PROBLEM DETAILS » Below are the records; collect from them each line containing the string "with".
┄┄┄┄┄┄
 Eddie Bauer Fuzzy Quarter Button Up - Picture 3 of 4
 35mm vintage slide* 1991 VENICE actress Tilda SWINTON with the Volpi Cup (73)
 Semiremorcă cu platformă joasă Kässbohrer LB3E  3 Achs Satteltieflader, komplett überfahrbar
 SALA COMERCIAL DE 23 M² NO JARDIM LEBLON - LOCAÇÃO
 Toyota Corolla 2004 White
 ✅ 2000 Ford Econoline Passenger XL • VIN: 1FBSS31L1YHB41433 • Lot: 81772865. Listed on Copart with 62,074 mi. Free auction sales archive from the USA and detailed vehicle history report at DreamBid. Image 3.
┄┄┄┄┄┄
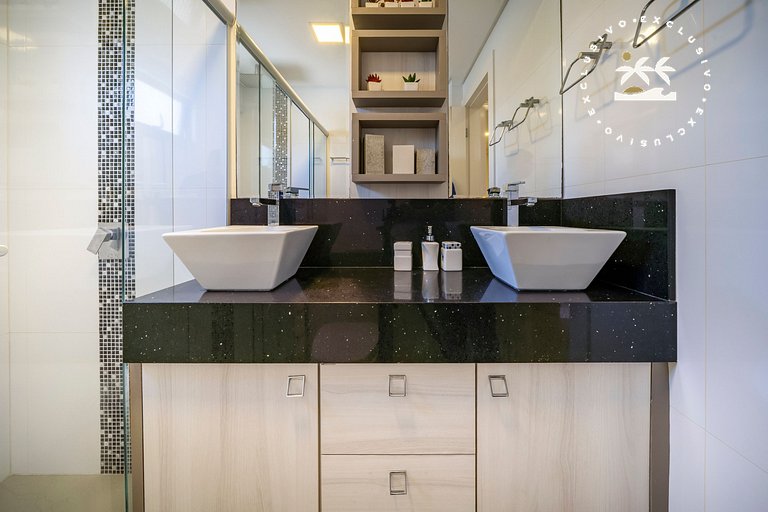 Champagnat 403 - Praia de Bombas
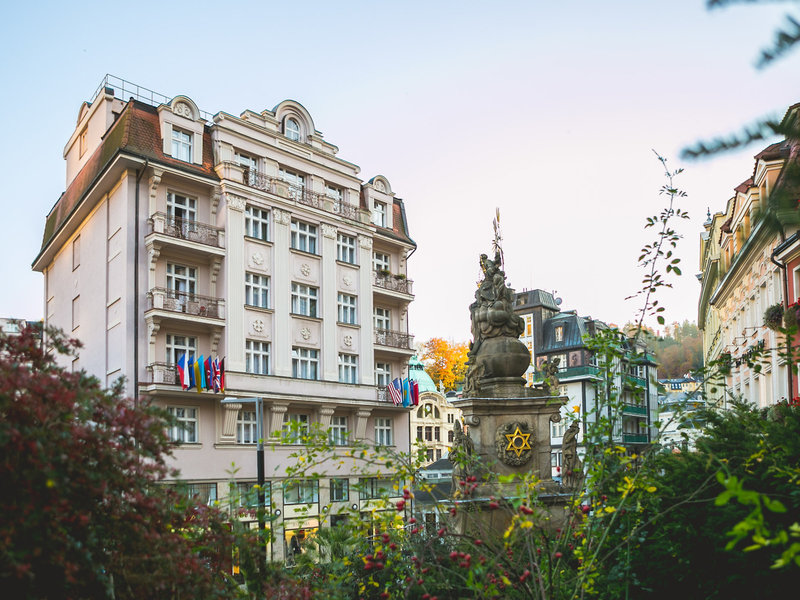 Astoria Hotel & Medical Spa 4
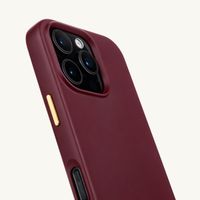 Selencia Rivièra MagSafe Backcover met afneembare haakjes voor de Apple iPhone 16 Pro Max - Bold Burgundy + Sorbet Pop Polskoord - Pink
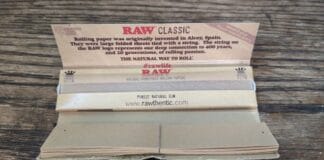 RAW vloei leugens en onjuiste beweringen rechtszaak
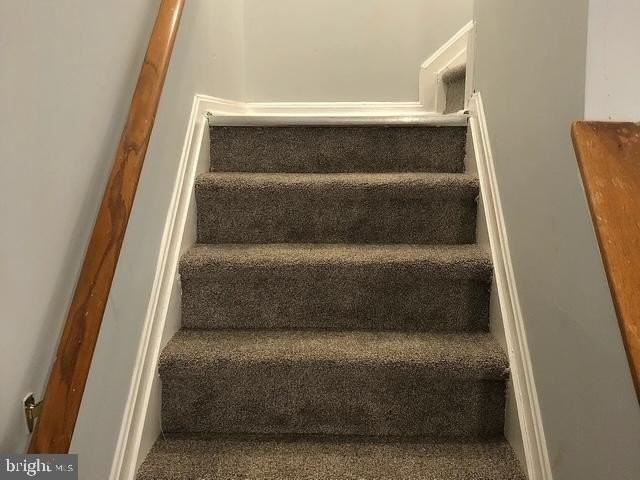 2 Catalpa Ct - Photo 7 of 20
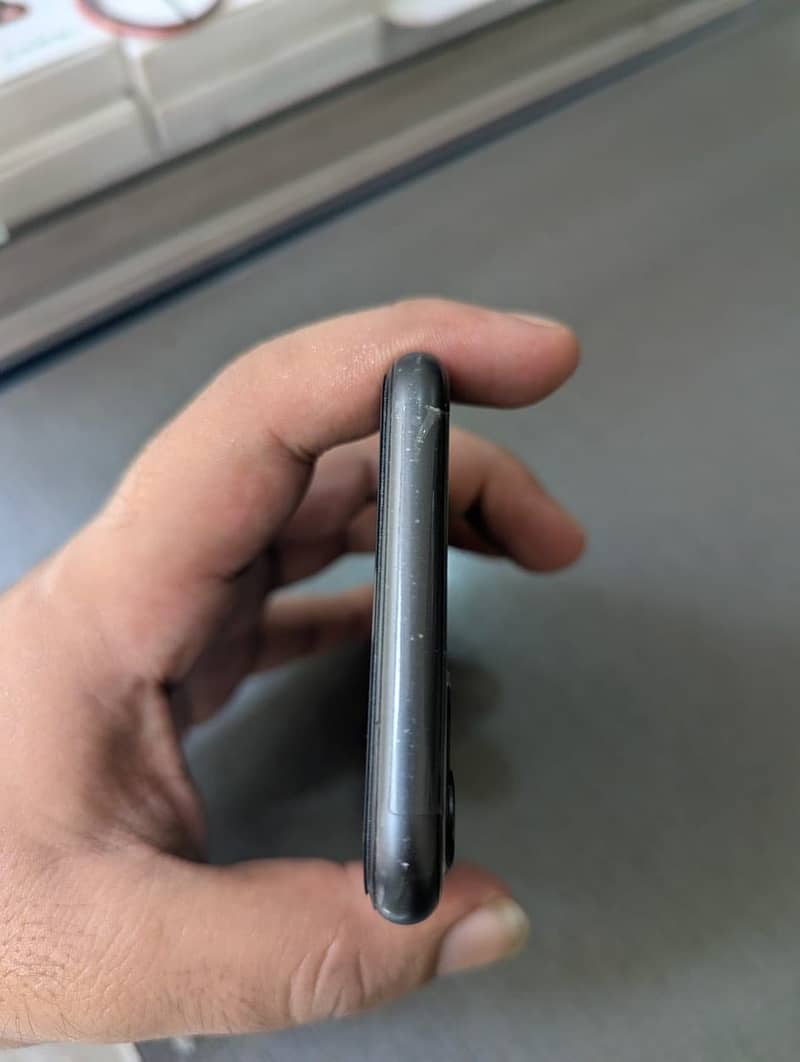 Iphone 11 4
┄┄┄┄┄┄
RESPONSE »
 35mm vintage slide* 1991 VENICE actress Tilda SWINTON with the Volpi Cup (73)
 ✅ 2000 Ford Econoline Passenger XL • VIN: 1FBSS31L1YHB41433 • Lot: 81772865. Listed on Copart with 62,074 mi. Free auction sales archive from the USA and detailed vehicle history report at DreamBid. Image 3.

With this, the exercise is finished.